● **Exercise details**
Update the listing below by replacing "camera" with "viewer" throughout, leaving everything else unchanged.

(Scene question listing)

§ §

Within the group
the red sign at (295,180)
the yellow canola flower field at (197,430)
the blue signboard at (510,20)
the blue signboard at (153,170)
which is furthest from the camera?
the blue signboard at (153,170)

§ §

● **Final result**
Within the group
the red sign at (295,180)
the yellow canola flower field at (197,430)
the blue signboard at (510,20)
the blue signboard at (153,170)
which is furthest from the viewer?
the blue signboard at (153,170)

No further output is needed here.